[Rows from a dataset on spatial reasoning]
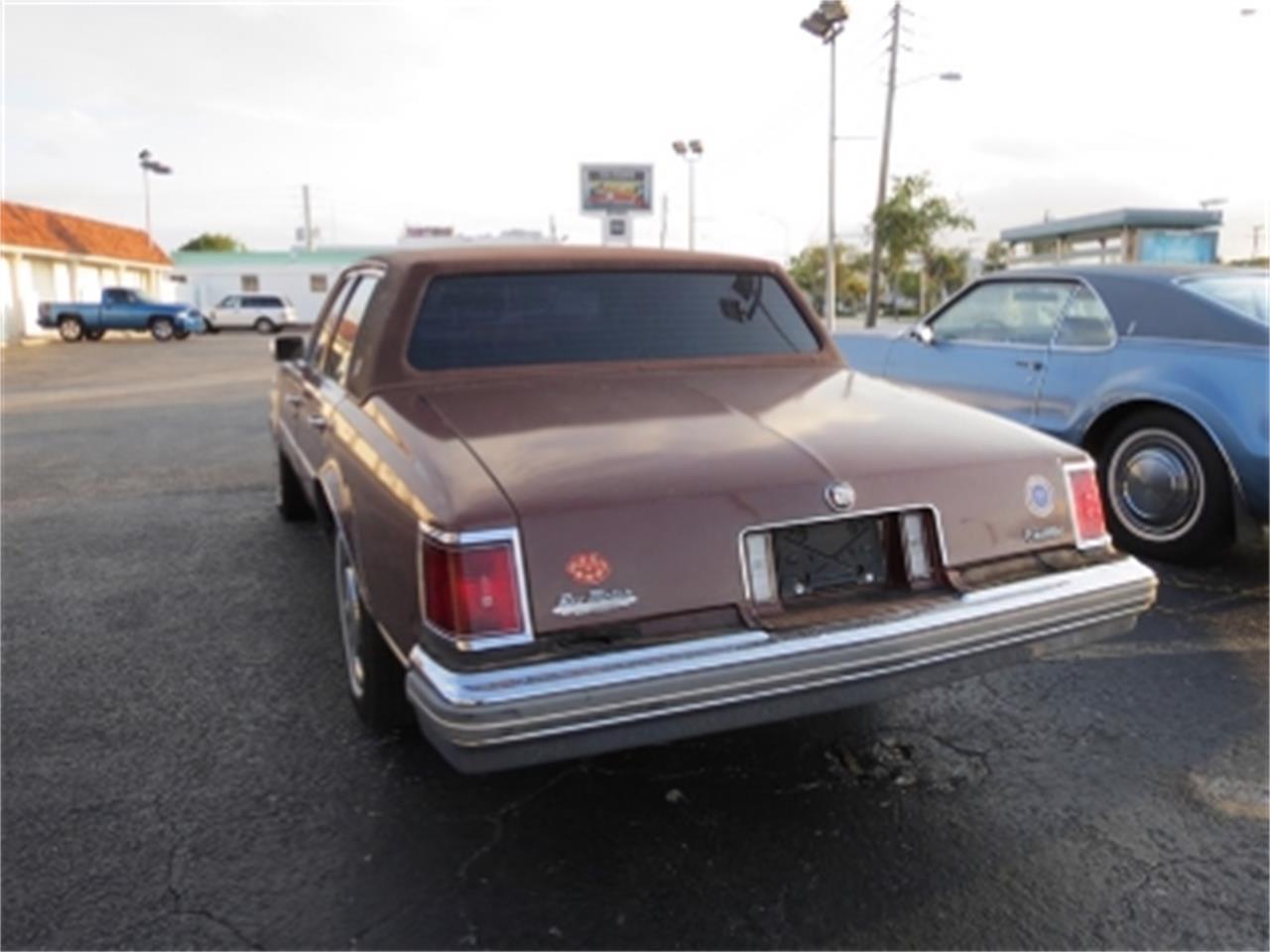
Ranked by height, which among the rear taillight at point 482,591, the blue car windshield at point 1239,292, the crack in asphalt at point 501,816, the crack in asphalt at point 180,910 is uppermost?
the blue car windshield at point 1239,292

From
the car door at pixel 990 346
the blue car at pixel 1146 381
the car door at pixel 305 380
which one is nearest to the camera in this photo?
the car door at pixel 305 380

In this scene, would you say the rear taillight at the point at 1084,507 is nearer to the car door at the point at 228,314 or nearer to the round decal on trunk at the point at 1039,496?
the round decal on trunk at the point at 1039,496

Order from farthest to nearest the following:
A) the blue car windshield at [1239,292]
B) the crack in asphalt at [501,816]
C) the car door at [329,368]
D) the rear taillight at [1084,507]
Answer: the blue car windshield at [1239,292] < the car door at [329,368] < the rear taillight at [1084,507] < the crack in asphalt at [501,816]

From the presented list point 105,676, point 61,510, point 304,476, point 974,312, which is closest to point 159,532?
point 61,510

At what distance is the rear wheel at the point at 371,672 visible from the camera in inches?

# [Objective]
Copy every item above word for word, leaving out the pictures.

# [Correct response]
Ranked by height, which among the rear taillight at point 482,591, the blue car windshield at point 1239,292, the crack in asphalt at point 501,816, the crack in asphalt at point 180,910 is uppermost?
the blue car windshield at point 1239,292

From
the car door at pixel 990 346
the blue car at pixel 1146 381
the car door at pixel 305 380
which one is nearest to the camera in this photo?
the car door at pixel 305 380

In this scene, would you say the rear taillight at the point at 1084,507 is nearer to the car door at the point at 228,314 or nearer to the round decal on trunk at the point at 1039,496?
the round decal on trunk at the point at 1039,496

Order from farthest to nearest the following:
A) the blue car windshield at [1239,292]
B) the crack in asphalt at [501,816]
C) the car door at [329,368]
D) the rear taillight at [1084,507]
Answer: the blue car windshield at [1239,292] < the car door at [329,368] < the rear taillight at [1084,507] < the crack in asphalt at [501,816]

From the presented list point 105,676, point 61,510, point 304,476, point 974,312, which is closest to point 159,532?
point 61,510

At what distance is the rear wheel at the point at 371,672 visible from the camera in inches?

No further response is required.